BY THE END OF 1949, Mitchell Cohen had established his bona fides as Camden County prosecutor. He had tried one capital case directly and worked on another, even though he was deeply conflicted about the death penalty. Decades later his son, Fred, recalled Cohen becoming “very emotional” when the subject came up, so much so that they did not discuss it again. Cohen did his duty, whether asking for the harshest sentence as a prosecutor or delivering the sentence as a judge. But he did not have to like it and, with that single exception, took care not to bring his feelings home to the Rittenhouse Square town house he shared with his family.
He would also vault onto the national stage with his handling of a case that would shake the city to its foundation, and foreshadow similar massacres in the decades to come. But he did not close the books on Sally Horner’s abduction. To his knowledge, the new kidnapping charge had not flushed out Frank La Salle. Sally was still missing. And the more time passed, the less likely the outcome would be a good one.
Ten
Baltimore
Here’s the point in the narrative where I would like to tell you everything that happened to Sally Horner after Frank La Salle spirited her away from Atlantic City to Baltimore, and the eight months they lived in the city, from August 1948 through April 1949. The trouble is, I didn’t find out all that much. A scattershot list of addresses and court documents can’t bring to life what a little girl thought or felt. Visiting the neighborhood where Sally lived, and walking by the school she attended, can’t adequately bridge the decades. The neighborhood has changed, demographically and socioeconomically. Sally, were she still alive today, would barely recognize it.

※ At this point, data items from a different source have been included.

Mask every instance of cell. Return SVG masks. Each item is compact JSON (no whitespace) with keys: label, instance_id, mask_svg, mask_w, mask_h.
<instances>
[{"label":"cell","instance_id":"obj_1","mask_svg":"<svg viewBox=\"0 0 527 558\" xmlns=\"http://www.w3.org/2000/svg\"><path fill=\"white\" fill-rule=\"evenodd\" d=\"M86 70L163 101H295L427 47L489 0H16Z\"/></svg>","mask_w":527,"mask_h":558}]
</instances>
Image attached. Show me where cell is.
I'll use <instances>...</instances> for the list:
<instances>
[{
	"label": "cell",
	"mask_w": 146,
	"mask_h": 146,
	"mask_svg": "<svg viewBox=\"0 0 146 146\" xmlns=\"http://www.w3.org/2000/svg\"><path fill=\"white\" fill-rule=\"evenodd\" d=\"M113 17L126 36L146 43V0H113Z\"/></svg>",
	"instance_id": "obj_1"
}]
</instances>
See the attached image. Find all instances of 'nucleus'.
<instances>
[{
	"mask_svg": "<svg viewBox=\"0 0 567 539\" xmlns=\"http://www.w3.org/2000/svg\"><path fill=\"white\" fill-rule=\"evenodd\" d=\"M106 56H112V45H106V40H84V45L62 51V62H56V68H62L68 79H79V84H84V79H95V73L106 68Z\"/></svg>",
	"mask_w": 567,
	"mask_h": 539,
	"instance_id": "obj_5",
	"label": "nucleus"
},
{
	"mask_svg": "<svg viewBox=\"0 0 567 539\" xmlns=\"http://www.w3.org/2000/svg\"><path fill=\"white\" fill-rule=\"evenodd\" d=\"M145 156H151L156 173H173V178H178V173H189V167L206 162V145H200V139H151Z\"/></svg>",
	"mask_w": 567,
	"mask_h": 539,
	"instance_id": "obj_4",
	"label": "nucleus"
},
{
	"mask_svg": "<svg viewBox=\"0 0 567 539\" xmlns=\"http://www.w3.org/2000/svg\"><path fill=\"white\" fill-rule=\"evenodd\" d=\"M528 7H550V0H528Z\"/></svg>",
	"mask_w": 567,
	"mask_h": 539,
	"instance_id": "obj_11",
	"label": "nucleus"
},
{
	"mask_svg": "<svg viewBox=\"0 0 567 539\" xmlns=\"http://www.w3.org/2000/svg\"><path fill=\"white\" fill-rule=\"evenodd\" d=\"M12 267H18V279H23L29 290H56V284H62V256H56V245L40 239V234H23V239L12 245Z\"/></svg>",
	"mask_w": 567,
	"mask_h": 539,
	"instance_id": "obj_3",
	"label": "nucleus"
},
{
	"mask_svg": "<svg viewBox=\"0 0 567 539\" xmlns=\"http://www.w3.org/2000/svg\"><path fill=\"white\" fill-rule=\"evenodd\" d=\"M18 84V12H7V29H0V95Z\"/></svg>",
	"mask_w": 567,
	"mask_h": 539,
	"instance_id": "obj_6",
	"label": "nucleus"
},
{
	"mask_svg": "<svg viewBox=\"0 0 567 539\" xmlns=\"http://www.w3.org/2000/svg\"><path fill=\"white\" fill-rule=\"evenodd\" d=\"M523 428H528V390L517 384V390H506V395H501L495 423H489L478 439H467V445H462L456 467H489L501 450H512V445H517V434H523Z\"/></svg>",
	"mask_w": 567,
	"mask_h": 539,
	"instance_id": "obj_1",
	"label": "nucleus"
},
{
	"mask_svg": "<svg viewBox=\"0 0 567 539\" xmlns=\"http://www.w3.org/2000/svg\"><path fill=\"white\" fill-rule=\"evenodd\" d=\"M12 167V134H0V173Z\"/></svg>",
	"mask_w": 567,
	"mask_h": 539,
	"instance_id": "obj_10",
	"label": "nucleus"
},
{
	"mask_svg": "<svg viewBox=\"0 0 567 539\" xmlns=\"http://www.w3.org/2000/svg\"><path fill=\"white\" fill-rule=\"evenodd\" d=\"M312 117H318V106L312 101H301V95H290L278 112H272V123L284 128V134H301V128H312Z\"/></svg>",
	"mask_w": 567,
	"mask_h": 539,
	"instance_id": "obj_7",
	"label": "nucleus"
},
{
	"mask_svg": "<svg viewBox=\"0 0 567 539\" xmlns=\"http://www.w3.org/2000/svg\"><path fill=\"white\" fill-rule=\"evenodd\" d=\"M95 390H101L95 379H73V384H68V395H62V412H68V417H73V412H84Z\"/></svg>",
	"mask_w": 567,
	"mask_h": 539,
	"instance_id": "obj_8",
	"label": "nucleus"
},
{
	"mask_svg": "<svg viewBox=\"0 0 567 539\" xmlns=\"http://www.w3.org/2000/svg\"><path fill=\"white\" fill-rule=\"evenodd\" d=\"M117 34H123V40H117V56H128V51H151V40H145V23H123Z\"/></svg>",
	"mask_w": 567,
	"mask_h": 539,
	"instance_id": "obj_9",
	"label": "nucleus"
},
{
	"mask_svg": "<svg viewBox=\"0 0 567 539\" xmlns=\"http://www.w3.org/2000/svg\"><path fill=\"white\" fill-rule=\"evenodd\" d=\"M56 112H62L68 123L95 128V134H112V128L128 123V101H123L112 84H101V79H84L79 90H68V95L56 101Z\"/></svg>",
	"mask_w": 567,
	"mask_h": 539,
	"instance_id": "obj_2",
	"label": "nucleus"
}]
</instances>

The meager paper trail frustrated me. My patience frayed as I ran up against dead end after dead end, record search after fruitless record search, to try to build up a picture of the months Sally lived in Baltimore. If she made friends, or had someone she felt she could trust, I couldn’t find them. If there are people still living who knew her at the time, I could not track them down. If she kept a journal during her captivity, it did not survive. She did go to school in Baltimore—a Catholic school—but if any of its records remain, they are buried under decades of detritus no one has the inclination to sift through.